Employment Discrimination Lawsuits are Less Successful in Federal Court.  With recent federal enactments minorities and members of protected classes have the ability to assert their civil rights under more legal theories than ever.  Just because more workers have standing to sue, however, does not mean that they will receive a better reception in court, if previous patterns hold steady.   In Kentucky, it has become the common practice of attorneys to file discrimination suits in state court and avoid federal court entirely

From 1979 through 2006, federal plaintiffs won 15% of job-discrimination cases. By comparison, in all other civil cases, the win rate was 51%, according to a study to be published by the Harvard Law & Policy Review. ”  Judges demand more of discrimination cases than other types of cases,” says Stewart Schwab, a co-author of the study and the dean of Cornell University Law School.

The odds against winning discrimination cases have some employee lawyers reluctant even to try. “We will no longer take individual employment-discrimination cases, because there’s such a high likelihood of losing,” New York plaintiffs’ attorney Joe Whatley Jr. says. Job-discrimination case filings declined by 40% from 1999 to 2007, federal court records show.

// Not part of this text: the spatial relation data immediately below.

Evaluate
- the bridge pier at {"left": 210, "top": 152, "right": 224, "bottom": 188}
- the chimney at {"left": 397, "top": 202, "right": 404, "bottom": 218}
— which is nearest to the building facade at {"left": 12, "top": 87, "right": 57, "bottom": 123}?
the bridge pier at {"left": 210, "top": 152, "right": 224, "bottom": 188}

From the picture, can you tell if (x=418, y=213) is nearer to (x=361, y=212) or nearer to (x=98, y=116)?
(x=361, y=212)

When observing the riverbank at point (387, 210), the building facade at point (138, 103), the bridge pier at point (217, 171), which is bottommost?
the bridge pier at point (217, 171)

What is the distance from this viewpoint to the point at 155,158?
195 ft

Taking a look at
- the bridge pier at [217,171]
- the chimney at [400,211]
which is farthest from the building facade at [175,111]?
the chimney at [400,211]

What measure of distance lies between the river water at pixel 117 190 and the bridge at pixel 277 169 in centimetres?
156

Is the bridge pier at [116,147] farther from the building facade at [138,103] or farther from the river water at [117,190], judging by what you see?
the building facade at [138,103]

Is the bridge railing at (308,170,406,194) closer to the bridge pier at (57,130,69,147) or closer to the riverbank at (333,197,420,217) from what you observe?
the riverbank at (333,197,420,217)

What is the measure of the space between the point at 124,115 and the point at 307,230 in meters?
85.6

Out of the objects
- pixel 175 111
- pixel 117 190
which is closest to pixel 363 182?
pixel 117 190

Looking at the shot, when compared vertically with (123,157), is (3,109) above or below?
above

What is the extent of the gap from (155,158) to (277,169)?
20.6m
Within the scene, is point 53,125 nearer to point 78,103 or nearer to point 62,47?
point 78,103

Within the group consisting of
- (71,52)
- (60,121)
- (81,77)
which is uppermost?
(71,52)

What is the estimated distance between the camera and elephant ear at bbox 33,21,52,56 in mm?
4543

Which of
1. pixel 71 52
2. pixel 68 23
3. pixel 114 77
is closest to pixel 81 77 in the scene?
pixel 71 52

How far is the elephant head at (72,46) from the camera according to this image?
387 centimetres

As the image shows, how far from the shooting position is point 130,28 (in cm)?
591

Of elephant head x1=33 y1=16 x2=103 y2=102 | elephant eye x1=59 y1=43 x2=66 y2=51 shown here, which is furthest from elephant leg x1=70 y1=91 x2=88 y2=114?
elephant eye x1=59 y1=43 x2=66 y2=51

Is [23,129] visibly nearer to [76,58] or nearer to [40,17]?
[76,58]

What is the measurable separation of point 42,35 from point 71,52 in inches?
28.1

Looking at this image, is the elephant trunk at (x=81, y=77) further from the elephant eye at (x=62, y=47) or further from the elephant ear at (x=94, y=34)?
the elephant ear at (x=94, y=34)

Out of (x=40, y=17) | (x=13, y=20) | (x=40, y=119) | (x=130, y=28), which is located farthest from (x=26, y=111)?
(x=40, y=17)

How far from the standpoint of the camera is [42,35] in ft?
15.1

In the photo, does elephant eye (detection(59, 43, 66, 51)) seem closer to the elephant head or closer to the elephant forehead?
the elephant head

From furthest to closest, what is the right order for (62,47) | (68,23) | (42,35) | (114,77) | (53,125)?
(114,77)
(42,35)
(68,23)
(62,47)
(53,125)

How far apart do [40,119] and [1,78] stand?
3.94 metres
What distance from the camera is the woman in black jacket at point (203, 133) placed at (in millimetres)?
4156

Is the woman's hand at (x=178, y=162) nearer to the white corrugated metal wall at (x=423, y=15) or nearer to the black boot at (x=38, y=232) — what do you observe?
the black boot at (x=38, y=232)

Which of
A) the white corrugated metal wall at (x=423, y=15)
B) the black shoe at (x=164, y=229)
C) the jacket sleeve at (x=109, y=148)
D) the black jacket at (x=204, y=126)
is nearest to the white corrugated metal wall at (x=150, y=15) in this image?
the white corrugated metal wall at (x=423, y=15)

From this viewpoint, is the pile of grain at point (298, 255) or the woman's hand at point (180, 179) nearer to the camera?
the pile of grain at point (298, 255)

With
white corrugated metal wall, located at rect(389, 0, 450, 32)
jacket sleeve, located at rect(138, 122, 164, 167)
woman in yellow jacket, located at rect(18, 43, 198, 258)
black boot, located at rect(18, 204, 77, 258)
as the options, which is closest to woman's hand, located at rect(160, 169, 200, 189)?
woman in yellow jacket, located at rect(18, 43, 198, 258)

Even the federal courts have detected the pattern of more dismissals in discrimination cases, though they surmise different reasons for it than do plaintiffs’ lawyers. A report by the Federal Judicial Center, the research arm of the federal courts, found that judges nationwide terminated 12.5% of employment-discrimination cases through summary judgments, before the suits reached trial. In 90% of those cases, it was the employers who requested the summary judgment. In contrast, the study found, 3% of contract cases and 1.7% of personal-injury and property-damage suits were dismissed via summary judgments.